> Goals
a - Echo word for word the part of the Augustine Herrman passage starting with "AUGUSTINE HERRMAN: THE" and going on through "of Rhode Island.".
b - Using the Augustine Herrman passage, answer these:
(i) In what month and year did Adriaen Keyser and Herrman travel to Rhode Island as envoys?
(ii) Who was governor of Rhode Island?
(iii) Of which English colony was George Baxter a magistrate?

> Text passage
--------------------------------

AUGUSTINE HERRMAN: THE DIPLOMAT

Augustine Herrman’s first mission of diplomacy can hardly be said to have resulted in much credit to himself or in much honor to his chief. This was not because of any shortcoming in the ability and capacity of the ambassador, but more because of the fickleness of the Dutch governor. Herrman for once was caught off his guard; and the episode proved to be an ingenious way whereby Peter Stuyvesant and his creature, Van Tienhoven, again placed him in an embarrassing situation. In April 1652 Adriaen Keyser and Herrman proceeded to Rhode Island as special envoys from New Amsterdam. George Baxter, one of the magistrates of the English colony, Gravesend, and a personal friend of Van Tienhoven, gave the Dutch ambassadors a letter to be delivered to William Coddington, governor of Rhode Island.

--------------------------------

> Raw records

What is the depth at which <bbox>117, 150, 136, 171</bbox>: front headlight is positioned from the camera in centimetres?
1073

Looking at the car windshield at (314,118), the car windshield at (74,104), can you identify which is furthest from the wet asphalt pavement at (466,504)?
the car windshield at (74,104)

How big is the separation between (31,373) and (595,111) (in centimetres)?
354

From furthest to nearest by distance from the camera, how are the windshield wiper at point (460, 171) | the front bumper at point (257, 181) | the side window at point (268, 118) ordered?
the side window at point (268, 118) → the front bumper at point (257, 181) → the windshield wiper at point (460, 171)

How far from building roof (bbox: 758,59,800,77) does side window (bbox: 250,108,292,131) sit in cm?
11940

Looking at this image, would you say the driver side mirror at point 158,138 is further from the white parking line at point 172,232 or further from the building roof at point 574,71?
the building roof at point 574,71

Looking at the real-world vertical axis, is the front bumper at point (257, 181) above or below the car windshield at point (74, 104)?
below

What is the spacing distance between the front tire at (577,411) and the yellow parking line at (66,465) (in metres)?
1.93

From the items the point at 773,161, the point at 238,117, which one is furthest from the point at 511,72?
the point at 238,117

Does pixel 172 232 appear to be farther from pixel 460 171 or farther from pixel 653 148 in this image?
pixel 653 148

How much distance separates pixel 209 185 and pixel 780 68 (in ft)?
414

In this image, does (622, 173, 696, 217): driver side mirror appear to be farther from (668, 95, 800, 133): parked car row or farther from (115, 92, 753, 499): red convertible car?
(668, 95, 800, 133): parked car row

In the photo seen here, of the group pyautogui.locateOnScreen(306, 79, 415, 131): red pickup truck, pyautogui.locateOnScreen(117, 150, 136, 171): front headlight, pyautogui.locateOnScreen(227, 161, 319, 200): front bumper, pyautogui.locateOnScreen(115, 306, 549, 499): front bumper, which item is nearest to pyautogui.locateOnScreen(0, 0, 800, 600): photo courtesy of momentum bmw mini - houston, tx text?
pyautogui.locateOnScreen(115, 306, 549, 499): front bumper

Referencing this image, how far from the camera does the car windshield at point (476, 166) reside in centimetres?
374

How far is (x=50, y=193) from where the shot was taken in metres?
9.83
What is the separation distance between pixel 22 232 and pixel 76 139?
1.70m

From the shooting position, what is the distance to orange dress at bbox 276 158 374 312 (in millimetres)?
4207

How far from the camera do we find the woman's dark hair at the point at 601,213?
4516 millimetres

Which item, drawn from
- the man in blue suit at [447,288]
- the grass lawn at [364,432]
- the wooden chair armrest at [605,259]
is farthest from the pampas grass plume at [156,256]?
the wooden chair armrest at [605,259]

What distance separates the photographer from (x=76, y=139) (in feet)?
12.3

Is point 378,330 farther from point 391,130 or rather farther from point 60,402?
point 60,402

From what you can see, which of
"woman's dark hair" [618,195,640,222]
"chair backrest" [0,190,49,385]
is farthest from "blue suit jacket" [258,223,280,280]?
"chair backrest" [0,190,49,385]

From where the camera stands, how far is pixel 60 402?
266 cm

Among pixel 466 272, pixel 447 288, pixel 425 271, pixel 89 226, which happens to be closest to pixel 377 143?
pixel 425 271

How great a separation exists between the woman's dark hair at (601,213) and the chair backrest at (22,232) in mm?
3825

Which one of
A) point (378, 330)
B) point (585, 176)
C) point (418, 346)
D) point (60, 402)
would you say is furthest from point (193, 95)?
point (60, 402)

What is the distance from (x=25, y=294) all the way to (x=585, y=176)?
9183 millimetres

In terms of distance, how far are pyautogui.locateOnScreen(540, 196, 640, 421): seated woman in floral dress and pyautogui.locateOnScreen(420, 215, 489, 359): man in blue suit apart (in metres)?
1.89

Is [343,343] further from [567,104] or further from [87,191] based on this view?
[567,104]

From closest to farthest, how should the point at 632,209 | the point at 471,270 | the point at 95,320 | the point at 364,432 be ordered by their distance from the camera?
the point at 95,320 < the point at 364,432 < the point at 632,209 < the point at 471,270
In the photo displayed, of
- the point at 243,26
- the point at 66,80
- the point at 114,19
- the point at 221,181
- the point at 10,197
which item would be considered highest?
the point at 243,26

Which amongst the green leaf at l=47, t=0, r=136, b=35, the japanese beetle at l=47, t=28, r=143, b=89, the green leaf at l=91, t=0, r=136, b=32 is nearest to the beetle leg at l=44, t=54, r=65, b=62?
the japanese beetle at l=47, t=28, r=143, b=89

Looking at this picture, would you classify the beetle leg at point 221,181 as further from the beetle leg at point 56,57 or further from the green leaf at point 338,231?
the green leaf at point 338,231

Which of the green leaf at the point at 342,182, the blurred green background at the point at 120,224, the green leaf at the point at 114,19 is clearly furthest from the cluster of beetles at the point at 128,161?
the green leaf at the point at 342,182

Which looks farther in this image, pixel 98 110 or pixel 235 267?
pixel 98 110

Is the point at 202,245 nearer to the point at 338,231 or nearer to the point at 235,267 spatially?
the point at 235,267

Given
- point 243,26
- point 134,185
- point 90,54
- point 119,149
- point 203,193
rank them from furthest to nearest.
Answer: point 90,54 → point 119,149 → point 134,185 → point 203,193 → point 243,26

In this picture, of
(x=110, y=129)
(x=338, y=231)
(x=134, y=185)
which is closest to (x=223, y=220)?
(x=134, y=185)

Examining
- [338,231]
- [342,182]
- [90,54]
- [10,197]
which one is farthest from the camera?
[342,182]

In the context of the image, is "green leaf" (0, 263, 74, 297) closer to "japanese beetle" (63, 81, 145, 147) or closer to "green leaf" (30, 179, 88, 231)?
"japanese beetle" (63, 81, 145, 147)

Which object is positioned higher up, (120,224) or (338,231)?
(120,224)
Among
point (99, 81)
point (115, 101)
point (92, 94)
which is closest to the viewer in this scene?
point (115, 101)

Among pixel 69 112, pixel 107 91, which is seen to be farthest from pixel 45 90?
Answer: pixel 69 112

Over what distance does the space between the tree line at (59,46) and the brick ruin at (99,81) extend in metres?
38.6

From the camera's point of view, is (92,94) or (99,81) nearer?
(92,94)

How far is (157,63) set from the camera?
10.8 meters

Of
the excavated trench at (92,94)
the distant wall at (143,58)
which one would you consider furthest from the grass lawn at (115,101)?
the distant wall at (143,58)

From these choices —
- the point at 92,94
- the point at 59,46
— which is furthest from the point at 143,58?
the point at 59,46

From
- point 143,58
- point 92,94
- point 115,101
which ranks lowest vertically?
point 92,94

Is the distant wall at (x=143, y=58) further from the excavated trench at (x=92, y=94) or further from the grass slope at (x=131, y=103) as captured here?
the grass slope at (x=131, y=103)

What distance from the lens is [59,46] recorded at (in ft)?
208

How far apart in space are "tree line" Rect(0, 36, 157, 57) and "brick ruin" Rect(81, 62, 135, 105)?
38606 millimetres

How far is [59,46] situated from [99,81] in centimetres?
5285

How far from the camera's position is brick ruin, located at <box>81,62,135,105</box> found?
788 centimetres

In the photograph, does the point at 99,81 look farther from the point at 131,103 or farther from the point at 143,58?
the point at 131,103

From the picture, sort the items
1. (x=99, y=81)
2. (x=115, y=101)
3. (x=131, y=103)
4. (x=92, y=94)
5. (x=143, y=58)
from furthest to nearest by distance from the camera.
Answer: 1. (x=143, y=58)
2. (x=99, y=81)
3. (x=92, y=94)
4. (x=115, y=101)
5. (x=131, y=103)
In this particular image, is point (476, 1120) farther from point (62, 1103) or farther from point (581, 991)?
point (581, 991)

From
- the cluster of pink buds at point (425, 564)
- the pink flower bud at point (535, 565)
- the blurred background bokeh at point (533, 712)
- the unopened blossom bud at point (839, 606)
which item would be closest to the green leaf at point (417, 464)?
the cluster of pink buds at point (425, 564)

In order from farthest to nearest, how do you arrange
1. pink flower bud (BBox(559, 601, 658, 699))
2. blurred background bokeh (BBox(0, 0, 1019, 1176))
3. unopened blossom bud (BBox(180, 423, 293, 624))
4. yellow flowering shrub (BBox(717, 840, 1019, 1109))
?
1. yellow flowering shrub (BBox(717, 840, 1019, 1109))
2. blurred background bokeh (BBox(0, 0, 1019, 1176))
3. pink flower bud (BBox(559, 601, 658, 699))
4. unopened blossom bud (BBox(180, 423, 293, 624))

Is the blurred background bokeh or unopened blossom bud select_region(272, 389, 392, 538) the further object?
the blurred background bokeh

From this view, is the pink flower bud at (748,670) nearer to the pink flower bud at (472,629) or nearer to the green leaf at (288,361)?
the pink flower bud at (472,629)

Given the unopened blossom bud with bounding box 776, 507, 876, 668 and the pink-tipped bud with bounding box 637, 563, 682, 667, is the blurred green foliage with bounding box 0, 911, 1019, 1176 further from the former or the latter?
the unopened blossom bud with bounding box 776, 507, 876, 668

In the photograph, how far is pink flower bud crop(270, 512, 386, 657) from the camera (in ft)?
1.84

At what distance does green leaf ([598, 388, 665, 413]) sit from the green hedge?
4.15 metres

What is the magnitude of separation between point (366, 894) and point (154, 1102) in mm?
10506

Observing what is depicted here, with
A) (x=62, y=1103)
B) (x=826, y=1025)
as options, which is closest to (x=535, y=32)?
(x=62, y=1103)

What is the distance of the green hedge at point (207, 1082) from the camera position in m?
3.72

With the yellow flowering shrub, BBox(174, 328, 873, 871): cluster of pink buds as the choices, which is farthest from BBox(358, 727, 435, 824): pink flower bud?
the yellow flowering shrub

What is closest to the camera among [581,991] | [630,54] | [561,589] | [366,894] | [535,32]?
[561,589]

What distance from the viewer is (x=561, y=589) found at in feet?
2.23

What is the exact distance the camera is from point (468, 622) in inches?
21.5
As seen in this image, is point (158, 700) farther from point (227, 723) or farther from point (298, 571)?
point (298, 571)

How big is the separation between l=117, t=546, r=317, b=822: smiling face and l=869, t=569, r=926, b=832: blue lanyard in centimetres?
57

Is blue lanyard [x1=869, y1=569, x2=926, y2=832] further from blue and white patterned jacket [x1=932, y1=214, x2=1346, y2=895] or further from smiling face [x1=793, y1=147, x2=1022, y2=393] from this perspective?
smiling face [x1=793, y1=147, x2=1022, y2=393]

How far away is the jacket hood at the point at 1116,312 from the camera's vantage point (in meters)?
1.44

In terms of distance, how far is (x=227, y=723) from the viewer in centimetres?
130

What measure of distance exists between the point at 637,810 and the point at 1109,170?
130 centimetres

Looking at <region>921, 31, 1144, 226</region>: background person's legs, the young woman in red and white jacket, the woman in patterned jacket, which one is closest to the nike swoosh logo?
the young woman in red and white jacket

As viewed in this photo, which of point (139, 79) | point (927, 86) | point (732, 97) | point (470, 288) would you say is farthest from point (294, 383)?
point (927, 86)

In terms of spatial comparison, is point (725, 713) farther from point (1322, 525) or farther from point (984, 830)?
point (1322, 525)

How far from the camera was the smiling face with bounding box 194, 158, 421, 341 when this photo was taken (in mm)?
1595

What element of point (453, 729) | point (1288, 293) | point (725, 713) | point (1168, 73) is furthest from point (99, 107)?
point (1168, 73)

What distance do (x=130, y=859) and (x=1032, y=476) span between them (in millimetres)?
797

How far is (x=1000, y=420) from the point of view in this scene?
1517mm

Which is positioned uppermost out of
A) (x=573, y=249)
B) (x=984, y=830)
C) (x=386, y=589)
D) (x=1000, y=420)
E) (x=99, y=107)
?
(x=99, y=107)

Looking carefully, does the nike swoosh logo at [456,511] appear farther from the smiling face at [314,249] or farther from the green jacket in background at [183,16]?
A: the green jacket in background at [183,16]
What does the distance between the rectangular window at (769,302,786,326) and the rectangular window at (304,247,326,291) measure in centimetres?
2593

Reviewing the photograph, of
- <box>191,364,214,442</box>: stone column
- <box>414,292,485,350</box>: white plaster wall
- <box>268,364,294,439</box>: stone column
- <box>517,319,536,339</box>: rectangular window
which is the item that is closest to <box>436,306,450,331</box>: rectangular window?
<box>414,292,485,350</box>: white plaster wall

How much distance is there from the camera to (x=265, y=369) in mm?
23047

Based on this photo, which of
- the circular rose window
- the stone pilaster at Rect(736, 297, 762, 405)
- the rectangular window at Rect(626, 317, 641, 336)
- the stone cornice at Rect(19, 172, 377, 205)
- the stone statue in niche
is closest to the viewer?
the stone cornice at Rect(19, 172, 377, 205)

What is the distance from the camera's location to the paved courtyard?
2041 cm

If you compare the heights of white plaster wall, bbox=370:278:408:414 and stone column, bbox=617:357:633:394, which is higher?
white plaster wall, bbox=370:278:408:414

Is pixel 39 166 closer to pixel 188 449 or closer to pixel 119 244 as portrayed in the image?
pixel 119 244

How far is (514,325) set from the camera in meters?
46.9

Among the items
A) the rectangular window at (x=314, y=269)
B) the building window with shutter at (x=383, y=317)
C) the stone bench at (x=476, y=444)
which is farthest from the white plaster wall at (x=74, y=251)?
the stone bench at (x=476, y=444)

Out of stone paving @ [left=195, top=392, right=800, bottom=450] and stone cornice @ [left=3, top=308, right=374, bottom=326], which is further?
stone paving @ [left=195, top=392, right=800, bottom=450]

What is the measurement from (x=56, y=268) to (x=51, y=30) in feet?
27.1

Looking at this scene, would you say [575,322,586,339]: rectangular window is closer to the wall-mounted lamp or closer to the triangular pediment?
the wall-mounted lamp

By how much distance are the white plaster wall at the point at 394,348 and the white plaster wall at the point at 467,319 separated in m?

--------------------------------

> Expected outputs
a -
AUGUSTINE HERRMAN: THE DIPLOMAT

Augustine Herrman’s first mission of diplomacy can hardly be said to have resulted in much credit to himself or in much honor to his chief. This was not because of any shortcoming in the ability and capacity of the ambassador, but more because of the fickleness of the Dutch governor. Herrman for once was caught off his guard; and the episode proved to be an ingenious way whereby Peter Stuyvesant and his creature, Van Tienhoven, again placed him in an embarrassing situation. In April 1652 Adriaen Keyser and Herrman proceeded to Rhode Island as special envoys from New Amsterdam. George Baxter, one of the magistrates of the English colony, Gravesend, and a personal friend of Van Tienhoven, gave the Dutch ambassadors a letter to be delivered to William Coddington, governor of Rhode Island.

b -
(i) April 1652
(ii) William Coddington
(iii) Gravesend